But Medellín brought up the subject of the Vienna Convention rights until after he was convicted and sentenced. When he appealed, Texas judges said he was not allowed to bring it up in later appeals. “The Texas Court of Criminal Appeals had ruled most recently that neither the 2004 ICJ decision nor Bush’s memo was binding federal law that could override state rules.” (Source: USA Today)
Medellín’s lawyer, Donald Francis Donovan, said that he was disappointed, but offered a ray of hope to Medellín in that the Congress could still pass a law that would require the ICJ ruling to be upheld (this was also said by the Supreme Court in the ruling).

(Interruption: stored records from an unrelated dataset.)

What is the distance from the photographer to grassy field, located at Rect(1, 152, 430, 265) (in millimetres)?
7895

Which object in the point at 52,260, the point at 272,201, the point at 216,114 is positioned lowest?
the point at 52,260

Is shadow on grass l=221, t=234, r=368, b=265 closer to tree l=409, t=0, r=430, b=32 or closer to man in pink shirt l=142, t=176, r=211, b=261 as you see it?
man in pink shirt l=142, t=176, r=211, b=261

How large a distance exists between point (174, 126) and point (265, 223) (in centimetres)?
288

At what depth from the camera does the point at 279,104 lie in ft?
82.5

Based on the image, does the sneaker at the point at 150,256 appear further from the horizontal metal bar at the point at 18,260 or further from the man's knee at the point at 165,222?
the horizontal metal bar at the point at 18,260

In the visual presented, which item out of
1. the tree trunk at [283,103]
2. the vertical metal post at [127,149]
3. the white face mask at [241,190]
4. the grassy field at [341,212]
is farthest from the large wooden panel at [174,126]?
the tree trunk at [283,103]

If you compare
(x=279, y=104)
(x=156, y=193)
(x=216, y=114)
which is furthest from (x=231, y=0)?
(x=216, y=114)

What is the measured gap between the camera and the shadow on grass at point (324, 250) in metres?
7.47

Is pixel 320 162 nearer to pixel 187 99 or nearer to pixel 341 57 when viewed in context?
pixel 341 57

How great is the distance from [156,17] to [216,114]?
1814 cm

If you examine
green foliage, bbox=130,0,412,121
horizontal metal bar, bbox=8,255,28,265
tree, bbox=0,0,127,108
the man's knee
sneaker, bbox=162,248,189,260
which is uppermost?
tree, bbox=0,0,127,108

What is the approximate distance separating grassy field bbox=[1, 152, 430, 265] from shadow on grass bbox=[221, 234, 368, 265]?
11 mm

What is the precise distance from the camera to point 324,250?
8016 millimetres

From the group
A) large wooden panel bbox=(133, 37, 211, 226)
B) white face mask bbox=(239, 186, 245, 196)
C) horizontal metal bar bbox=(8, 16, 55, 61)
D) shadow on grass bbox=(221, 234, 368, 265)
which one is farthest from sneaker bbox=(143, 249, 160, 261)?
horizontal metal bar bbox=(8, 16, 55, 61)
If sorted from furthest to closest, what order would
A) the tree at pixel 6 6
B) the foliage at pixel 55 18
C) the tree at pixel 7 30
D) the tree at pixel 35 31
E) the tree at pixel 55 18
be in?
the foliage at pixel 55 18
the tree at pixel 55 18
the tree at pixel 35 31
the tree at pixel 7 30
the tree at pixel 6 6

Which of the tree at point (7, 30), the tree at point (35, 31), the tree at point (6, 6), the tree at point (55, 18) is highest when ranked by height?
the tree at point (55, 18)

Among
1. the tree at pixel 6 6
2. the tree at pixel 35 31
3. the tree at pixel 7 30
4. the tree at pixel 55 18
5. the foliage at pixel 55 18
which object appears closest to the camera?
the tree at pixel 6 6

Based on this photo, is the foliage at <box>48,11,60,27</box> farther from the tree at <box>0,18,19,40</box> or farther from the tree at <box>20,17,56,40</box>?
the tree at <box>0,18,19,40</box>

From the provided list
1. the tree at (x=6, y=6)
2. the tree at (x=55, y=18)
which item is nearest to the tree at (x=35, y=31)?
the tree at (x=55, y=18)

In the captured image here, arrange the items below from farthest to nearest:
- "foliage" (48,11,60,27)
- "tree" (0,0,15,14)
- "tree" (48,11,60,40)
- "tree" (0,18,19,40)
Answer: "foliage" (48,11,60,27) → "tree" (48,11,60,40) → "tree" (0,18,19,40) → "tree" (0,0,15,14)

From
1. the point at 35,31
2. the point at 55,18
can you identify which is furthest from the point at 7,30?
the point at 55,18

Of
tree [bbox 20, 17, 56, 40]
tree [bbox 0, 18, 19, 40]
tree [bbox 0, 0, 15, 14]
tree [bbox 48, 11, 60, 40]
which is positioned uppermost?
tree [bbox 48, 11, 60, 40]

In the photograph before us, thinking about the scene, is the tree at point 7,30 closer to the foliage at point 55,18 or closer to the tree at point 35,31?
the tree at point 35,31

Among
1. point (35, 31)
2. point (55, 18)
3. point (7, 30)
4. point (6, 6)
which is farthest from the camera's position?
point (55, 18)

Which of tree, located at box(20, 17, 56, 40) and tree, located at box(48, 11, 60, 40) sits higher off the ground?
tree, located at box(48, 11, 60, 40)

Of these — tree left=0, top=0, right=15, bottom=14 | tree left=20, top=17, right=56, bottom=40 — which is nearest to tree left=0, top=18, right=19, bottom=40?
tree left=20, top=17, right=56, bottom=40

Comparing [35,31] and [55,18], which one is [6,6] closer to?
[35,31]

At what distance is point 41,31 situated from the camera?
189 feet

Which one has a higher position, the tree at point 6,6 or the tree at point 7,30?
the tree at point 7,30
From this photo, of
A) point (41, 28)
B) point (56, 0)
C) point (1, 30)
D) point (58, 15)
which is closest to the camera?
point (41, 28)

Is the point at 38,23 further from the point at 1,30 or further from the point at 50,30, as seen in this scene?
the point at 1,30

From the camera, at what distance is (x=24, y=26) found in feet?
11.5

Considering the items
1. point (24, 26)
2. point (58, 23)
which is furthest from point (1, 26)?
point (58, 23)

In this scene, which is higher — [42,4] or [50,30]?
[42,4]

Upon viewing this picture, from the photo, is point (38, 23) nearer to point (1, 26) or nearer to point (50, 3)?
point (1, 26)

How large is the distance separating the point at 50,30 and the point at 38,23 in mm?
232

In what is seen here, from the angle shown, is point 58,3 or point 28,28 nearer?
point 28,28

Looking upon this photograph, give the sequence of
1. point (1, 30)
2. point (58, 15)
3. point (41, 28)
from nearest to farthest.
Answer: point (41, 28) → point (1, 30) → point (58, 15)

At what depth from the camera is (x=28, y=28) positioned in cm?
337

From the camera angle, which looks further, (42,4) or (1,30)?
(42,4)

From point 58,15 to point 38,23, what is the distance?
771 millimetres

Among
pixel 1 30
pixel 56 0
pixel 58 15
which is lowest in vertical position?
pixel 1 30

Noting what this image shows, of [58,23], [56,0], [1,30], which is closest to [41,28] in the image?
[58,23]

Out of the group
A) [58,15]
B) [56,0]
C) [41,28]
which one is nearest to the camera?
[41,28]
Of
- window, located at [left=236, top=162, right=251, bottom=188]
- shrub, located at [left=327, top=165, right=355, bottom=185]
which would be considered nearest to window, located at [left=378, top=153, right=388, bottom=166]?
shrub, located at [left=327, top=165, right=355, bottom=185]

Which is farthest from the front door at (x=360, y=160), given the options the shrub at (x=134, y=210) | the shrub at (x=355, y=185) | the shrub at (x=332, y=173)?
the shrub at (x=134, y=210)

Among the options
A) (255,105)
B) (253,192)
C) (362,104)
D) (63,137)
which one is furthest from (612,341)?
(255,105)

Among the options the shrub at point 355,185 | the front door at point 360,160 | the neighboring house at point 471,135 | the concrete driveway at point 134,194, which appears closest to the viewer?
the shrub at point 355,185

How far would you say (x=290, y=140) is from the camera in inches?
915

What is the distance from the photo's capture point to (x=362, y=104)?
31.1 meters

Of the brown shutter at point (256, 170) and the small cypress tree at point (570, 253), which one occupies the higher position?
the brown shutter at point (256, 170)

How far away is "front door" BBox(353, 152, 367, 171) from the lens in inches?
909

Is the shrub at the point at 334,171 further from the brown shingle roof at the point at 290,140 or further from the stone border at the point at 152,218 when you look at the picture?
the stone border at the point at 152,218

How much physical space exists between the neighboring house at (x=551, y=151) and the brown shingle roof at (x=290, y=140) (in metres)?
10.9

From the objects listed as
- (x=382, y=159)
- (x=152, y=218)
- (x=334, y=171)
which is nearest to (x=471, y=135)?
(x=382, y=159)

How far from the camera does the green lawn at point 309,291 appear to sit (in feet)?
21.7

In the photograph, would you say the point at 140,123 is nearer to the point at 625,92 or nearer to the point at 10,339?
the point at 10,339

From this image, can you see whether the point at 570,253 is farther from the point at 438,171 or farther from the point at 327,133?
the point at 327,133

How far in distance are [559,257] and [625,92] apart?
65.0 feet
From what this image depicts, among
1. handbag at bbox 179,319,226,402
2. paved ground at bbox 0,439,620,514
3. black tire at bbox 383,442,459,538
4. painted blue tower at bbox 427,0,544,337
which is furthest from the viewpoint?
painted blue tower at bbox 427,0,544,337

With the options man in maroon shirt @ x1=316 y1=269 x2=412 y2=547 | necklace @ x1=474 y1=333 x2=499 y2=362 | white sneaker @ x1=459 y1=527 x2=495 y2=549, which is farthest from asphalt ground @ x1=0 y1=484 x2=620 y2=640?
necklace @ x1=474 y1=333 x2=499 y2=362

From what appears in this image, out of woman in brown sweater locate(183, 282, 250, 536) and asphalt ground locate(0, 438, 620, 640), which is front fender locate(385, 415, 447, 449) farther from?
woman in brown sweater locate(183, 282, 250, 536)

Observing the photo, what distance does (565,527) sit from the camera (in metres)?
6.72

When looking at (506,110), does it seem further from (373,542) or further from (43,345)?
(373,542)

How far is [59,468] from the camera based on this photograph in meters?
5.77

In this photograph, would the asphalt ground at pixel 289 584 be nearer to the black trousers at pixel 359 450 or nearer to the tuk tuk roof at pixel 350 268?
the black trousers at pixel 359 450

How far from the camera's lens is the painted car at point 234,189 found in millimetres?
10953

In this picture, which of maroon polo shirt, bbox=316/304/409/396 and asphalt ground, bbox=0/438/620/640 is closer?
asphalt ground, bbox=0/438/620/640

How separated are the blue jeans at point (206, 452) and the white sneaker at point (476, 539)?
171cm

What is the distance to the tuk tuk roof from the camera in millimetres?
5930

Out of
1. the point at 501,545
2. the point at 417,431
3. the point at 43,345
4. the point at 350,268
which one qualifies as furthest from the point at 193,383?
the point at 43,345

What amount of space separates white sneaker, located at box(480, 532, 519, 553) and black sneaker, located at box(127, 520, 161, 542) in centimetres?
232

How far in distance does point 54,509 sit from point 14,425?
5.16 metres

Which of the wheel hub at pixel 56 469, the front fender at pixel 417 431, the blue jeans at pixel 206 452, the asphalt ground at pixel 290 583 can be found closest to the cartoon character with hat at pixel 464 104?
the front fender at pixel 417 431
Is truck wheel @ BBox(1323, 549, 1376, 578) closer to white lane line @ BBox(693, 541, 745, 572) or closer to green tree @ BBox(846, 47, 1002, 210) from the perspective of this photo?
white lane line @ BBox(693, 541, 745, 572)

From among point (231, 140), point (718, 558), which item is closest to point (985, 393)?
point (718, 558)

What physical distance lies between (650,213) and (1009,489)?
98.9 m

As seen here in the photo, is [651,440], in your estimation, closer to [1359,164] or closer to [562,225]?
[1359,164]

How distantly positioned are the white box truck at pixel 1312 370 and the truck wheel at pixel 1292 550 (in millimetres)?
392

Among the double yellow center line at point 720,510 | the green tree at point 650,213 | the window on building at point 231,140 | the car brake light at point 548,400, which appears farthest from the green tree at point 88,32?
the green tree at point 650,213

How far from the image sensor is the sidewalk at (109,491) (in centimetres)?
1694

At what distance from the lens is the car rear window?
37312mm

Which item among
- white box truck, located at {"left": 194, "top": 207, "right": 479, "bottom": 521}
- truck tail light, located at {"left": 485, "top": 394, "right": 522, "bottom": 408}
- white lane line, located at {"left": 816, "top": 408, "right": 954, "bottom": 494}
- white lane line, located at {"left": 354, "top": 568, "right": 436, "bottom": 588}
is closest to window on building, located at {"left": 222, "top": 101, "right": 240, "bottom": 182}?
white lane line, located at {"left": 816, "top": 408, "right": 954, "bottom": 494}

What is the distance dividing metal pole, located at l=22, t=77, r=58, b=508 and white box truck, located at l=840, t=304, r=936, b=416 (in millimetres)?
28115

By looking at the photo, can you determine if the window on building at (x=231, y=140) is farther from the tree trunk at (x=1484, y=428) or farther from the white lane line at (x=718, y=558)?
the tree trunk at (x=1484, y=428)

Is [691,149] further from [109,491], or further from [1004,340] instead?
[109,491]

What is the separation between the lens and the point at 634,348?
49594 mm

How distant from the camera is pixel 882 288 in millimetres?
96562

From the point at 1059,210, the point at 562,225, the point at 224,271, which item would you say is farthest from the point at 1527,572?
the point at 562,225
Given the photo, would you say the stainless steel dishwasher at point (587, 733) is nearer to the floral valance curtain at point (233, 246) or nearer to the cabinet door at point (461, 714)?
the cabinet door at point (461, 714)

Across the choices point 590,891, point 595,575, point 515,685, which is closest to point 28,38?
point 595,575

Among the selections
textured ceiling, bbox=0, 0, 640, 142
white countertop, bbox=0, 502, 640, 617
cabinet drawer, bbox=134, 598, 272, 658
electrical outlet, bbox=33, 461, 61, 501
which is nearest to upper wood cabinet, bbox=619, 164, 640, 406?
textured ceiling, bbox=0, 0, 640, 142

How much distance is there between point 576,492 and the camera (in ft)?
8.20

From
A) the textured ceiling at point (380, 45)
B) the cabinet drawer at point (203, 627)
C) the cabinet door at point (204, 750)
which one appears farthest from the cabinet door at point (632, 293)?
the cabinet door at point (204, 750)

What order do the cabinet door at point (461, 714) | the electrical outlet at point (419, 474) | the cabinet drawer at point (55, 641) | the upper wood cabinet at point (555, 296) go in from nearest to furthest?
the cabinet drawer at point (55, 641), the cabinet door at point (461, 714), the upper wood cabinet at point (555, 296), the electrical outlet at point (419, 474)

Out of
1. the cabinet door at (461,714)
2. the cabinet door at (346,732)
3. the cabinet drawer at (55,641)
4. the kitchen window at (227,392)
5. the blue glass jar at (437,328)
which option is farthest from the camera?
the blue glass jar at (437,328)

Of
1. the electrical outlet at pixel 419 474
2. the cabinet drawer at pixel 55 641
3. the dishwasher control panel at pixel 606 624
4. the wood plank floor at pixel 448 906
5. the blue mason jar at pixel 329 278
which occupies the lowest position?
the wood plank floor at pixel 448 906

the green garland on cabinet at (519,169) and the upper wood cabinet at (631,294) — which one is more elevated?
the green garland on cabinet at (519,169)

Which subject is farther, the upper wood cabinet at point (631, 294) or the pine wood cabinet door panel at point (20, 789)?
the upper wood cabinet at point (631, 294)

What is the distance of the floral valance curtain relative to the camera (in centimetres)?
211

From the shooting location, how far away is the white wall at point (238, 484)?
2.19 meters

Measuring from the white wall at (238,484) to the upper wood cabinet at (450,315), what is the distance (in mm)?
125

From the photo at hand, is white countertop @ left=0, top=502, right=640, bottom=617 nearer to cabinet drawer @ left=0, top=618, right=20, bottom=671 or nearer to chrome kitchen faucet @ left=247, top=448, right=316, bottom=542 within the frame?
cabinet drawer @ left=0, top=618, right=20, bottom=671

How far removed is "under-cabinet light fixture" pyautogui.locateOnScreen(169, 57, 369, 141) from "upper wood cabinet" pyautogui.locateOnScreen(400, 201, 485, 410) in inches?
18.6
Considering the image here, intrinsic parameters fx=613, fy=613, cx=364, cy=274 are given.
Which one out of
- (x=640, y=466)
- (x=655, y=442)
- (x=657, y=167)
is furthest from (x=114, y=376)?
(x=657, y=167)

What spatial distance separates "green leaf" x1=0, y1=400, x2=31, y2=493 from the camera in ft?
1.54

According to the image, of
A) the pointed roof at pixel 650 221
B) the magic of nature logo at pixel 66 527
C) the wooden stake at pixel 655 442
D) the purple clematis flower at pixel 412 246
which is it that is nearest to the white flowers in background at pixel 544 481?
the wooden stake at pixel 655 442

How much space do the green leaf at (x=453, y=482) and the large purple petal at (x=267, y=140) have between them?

Chief Justice John Roberts delivered the opinion of the Court, with Justices Antonin Scalia, Anthony Kennedy, Clarence Thomas, and Samuel Alito joined, saying:
No one disputes that the Avena decision–a decision that flows from the treaties through which the United States submitted to ICJ jurisdiction with respect to Vienna Convention disputes–constitutes an international law obligation on the part of the United States. But not all international law obligations automatically constitute binding federal law enforceable in United States courts. The question we confront here is whether the Avena judgment has automatic domestic legal effect such that the judgment of its own force applies in state and federal courts.
Justice John Paul Stevens concurred, saying:
The decision in Avena merely obligates the United States “to provide, by means of its own choosing, review and reconsideration of the convictions and sentences of the [affected] Mexican nationals,” 2004 I. C. J., at 72, ¶153(9), “with a view to ascertaining” whether the failure to provide proper notice to consular officials “caused actual prejudice to the defendant in the process of administration of criminal justice,” id., at 60, ¶121. The cost to Texas of complying with Avena would be minimal, particularly given the remote likelihood that the violation of the Vienna Convention actually prejudiced José Ernesto Medellín. See ante, at 4-6, and n. 1. It is a cost that the State of Oklahoma unhesitatingly assumed.4
On the other hand, the costs of refusing to respect the ICJ’s judgment are significant. The entire Court and the President agree that breach will jeopardize the United States’ “plainly compelling” interests in “ensuring the reciprocal observance of the Vienna Convention, protecting relations with foreign governments, and demonstrating commitment to the role of international law.” Ante, at 28. When the honor of the Nation is balanced against the modest cost of compliance, Texas would do well to recognize that more is at stake than whether judgments of the ICJ, and the principled admonitions of the President of the United States, trump state procedural rules in the absence of implementing legislation.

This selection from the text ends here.